Blue Trail en Croatie (18.05.2024)

- Départ : Podobuče
- Arrivée : Korčula
- Kilométrage : 20 km
- Dénivelé: D+ 324 m / D- 485 m
- Moyens de transport: pieds + bateau (3,3 km)
Il ne m’aurait pas fallu tarder plus longtemps. À peine me suis-je mise en route que je croise les premiers vététistes ! La piste descend continuellement.

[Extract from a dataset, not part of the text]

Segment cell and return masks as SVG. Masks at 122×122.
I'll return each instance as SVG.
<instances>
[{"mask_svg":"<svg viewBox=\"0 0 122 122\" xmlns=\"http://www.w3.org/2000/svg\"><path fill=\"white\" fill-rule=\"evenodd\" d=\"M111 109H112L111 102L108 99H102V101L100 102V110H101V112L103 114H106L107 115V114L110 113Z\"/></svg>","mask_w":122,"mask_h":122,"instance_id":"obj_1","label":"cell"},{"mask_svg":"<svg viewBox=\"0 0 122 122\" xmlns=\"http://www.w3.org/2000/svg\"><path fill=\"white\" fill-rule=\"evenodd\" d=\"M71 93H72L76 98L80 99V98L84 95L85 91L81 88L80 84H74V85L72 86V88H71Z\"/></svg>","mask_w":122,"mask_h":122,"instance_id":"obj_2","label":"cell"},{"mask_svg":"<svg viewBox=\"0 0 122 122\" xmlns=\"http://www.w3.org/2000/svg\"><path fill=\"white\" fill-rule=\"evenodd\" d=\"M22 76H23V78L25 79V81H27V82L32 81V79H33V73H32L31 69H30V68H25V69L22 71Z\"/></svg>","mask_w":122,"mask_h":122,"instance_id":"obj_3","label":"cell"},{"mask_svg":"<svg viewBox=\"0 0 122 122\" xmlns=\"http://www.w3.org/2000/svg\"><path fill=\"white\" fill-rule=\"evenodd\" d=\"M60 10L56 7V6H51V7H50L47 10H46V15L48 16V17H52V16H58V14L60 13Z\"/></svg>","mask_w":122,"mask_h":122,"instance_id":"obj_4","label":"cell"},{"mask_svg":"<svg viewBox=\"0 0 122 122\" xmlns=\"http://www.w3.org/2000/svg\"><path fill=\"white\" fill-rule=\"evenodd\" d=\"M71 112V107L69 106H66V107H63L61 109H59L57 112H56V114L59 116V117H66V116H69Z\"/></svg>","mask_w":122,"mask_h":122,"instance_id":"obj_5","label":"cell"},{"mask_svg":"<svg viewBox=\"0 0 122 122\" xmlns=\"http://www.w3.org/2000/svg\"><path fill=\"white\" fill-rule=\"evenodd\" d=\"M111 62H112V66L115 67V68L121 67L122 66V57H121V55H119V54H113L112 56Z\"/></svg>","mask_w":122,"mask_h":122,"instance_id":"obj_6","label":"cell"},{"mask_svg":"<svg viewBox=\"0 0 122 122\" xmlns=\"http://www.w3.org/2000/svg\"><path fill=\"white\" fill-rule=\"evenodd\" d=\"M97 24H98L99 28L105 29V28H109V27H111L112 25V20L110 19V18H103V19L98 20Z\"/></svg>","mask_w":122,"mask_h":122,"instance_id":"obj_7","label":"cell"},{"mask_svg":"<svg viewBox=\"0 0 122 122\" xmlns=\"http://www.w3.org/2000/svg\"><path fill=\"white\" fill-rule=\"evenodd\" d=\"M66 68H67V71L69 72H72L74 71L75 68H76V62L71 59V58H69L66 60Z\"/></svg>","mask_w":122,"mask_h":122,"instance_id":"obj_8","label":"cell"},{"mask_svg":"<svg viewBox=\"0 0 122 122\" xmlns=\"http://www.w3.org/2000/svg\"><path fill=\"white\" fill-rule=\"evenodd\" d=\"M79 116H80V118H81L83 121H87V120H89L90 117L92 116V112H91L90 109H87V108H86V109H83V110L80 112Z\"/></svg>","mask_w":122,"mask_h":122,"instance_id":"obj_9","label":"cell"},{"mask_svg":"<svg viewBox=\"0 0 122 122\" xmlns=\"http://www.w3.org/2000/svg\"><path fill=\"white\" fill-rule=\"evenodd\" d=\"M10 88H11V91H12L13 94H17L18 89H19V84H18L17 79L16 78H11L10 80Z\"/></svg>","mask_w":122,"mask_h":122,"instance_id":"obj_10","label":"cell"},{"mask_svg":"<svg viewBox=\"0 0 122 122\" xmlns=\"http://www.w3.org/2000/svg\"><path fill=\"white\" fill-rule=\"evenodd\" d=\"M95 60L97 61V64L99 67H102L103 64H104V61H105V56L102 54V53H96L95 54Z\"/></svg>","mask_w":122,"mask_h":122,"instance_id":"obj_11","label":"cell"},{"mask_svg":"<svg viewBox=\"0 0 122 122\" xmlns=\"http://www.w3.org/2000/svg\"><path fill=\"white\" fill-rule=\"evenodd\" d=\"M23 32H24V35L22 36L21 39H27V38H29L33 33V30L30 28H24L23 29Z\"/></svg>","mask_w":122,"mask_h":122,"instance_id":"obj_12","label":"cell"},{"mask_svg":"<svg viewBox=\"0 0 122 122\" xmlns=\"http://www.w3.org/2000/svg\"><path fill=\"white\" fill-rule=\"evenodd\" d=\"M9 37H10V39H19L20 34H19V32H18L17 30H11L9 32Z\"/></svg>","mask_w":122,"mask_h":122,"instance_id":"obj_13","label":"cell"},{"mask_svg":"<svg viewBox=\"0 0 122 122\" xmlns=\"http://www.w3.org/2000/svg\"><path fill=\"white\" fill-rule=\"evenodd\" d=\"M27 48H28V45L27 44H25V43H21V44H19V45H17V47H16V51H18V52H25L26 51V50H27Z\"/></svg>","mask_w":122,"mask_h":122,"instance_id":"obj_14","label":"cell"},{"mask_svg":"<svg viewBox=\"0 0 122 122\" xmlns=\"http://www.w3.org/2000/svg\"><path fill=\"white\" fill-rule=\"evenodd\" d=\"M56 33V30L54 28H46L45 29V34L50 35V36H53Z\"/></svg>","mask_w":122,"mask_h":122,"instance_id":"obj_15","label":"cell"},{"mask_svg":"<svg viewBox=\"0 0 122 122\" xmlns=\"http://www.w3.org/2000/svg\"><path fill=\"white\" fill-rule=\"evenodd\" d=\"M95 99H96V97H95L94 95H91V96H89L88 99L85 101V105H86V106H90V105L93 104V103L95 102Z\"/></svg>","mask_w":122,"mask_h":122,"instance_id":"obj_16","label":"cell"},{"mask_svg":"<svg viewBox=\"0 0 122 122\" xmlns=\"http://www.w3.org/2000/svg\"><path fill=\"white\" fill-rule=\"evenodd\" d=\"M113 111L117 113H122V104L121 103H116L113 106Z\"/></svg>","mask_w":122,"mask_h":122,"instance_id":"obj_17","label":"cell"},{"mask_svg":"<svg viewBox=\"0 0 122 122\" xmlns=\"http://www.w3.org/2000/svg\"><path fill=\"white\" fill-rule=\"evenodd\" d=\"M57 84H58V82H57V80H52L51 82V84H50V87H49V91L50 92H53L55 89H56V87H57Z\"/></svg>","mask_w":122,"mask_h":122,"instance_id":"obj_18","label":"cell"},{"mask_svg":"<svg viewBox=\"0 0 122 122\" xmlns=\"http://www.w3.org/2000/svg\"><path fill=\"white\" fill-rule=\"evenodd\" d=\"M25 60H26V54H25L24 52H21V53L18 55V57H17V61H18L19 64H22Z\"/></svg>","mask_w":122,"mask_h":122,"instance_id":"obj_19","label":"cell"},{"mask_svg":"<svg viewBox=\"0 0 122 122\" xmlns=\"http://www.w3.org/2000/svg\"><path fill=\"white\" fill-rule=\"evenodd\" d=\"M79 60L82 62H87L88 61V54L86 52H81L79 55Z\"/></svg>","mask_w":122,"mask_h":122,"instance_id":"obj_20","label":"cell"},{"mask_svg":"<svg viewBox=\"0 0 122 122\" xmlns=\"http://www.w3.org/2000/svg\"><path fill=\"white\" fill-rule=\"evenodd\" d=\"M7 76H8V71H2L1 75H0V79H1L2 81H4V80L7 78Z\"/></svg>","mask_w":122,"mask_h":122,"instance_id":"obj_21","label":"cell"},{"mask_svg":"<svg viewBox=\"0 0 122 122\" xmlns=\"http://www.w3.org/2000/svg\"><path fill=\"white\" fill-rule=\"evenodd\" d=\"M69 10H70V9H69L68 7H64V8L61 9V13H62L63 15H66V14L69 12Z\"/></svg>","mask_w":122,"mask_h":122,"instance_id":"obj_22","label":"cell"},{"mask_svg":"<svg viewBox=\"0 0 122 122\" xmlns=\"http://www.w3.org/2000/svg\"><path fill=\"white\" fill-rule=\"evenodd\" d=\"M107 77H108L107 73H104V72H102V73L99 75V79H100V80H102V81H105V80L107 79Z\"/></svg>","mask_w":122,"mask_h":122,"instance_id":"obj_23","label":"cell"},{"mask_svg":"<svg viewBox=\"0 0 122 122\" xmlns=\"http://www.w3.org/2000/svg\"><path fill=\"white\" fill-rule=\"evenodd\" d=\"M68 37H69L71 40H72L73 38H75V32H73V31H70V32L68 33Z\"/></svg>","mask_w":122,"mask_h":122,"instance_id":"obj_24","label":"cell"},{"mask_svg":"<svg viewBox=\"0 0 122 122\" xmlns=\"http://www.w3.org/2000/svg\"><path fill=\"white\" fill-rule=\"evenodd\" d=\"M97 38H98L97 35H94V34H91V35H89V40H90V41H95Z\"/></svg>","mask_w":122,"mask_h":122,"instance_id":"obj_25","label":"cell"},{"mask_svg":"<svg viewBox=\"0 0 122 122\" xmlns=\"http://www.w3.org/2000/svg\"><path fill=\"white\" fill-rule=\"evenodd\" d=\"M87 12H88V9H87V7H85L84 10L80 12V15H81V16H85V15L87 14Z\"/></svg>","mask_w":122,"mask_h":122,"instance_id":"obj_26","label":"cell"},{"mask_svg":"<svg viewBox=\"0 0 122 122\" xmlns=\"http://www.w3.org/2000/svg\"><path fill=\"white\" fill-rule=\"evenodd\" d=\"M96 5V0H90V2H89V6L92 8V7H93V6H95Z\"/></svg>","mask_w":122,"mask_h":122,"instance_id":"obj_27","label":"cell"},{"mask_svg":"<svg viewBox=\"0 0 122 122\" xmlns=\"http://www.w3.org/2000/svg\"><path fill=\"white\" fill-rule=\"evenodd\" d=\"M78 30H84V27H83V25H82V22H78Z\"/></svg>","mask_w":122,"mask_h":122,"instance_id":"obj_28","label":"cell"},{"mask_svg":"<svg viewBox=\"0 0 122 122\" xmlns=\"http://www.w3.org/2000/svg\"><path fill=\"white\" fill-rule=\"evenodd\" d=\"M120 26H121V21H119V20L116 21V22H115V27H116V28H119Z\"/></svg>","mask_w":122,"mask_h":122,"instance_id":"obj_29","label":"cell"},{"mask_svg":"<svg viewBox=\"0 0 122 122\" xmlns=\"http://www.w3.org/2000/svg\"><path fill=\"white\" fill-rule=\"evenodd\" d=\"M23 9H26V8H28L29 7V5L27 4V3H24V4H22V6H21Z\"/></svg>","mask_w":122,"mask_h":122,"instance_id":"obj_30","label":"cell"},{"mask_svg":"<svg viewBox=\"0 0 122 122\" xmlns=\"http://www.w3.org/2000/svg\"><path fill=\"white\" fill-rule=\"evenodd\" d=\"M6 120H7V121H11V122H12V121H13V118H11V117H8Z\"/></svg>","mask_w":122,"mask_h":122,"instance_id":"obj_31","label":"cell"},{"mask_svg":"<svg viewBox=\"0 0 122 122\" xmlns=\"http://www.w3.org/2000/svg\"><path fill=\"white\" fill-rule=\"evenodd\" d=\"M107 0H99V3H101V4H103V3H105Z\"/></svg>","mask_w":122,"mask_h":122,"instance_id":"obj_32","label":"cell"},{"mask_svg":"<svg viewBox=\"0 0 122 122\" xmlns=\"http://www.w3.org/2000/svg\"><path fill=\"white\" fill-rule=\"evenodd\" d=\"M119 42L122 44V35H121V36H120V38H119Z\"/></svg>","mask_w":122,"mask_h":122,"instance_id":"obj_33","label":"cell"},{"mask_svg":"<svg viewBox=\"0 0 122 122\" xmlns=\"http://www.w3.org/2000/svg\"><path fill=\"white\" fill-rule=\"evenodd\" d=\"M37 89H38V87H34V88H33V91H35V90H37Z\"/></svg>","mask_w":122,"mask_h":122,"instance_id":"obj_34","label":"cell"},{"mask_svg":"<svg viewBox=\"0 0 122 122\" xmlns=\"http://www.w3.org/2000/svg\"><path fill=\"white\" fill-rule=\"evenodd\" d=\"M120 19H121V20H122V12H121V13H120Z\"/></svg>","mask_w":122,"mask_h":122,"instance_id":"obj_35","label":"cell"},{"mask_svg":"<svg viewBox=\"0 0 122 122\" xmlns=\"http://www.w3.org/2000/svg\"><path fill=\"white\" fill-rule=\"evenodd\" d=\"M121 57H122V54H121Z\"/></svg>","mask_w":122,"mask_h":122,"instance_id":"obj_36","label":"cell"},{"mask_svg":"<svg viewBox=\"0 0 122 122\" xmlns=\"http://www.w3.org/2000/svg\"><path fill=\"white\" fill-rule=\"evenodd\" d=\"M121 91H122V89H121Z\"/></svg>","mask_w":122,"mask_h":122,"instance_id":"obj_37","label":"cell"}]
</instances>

Rien de bien notable ne se produit, si ce n’est une rencontre inattendue : une tortue terrestre, malencontreusement exposée en plein milieu du chemin. Dans ce genre de situation, je bascule immédiatement en mode « stalker » : j’observe, j’analyse, je photographie sous toutes les coutures. La pauvre créature, dépassée par mon insistance, ne sait plus où fuir pour échapper à ce harcèlement involontaire.




Quand je m’approche de Orebić, le port d’où je peux prendre le ferry, je suis contrainte de rejoindre la nationale. C’en est fini de la tranquillité de la piste. L’insouciance fait place à la prudence, je passe en mode « survie ». Au port, je m’enquiers sans tarder des horaires du bateau et achète mon billet pour passer sur l’île de Korčula. Traverser cette île me permet d’éviter la fameuse D8 du continent. Pendant que j’attends le départ, j’en profite pour réserver un lit dans une auberge de jeunesse : une douche et du linge propre deviennent une priorité.

Le ferry me dépose au port des voitures à trois kilomètres de la ville. Ignorant l’existence d’une navette pour les piétons, je me mets en marche le long du littoral. Il passe devant un beau camping ombragé avec sa plage privée. Lorsque j’arrive dans la vieille ville de Korčula, il commence à pluvioter. Je trouve rapidement mon logement mais je ne connais pas le code pour rentrer et je n’ai pas de moyen pour contacter la réception. Par chance, une voyageuse sort à ce moment-là, me permettant de me faufiler à l’intérieur.
L’auberge est installée dans une maison sur deux étages : au premier se trouvent la réception, la minuscule cuisine, les sanitaires et une pièce réservée au personnel. Au deuxième il y a deux grands dortoirs. Par chance je suis seule dans un dortoir, le luxe ultime ! Pour l’heure j’ai urgemment besoin d’une douche et de laver mes vêtements. Il n’y a pas de gel douche, juste du savon liquide au lavabo. Je demande à la réceptionniste si elle a du gel douche à me prêter. Tout ce qu’elle peut me donner c’est la bouteille de recharge du savon liquide. Ça fera l’affaire pour moi et mes fripes ! J’étends tout comme je peux dans la chambre, devant la fenêtre ouverte. Maintenant je peux m’occuper du ravitaillement. Grâce à la cuisine, je vais pouvoir me réchauffer un plat, manger et boire chaud, ce que je n’ai pas fait depuis plus d’une semaine. Lassée des résidus de suie qui encrassaient ma popote lorsque j’utilisais des allume-feux, je m’en étais débarrassée il y a quelque temps. Le trajet sous la pluie jusqu’à la supérette est bref. J’achète deux sachets de nouilles lyophilisées, ainsi que quelques provisions pour les jours à venir. La soirée se déroule paisiblement dans le dortoir désert, un havre de tranquillité rien que pour moi.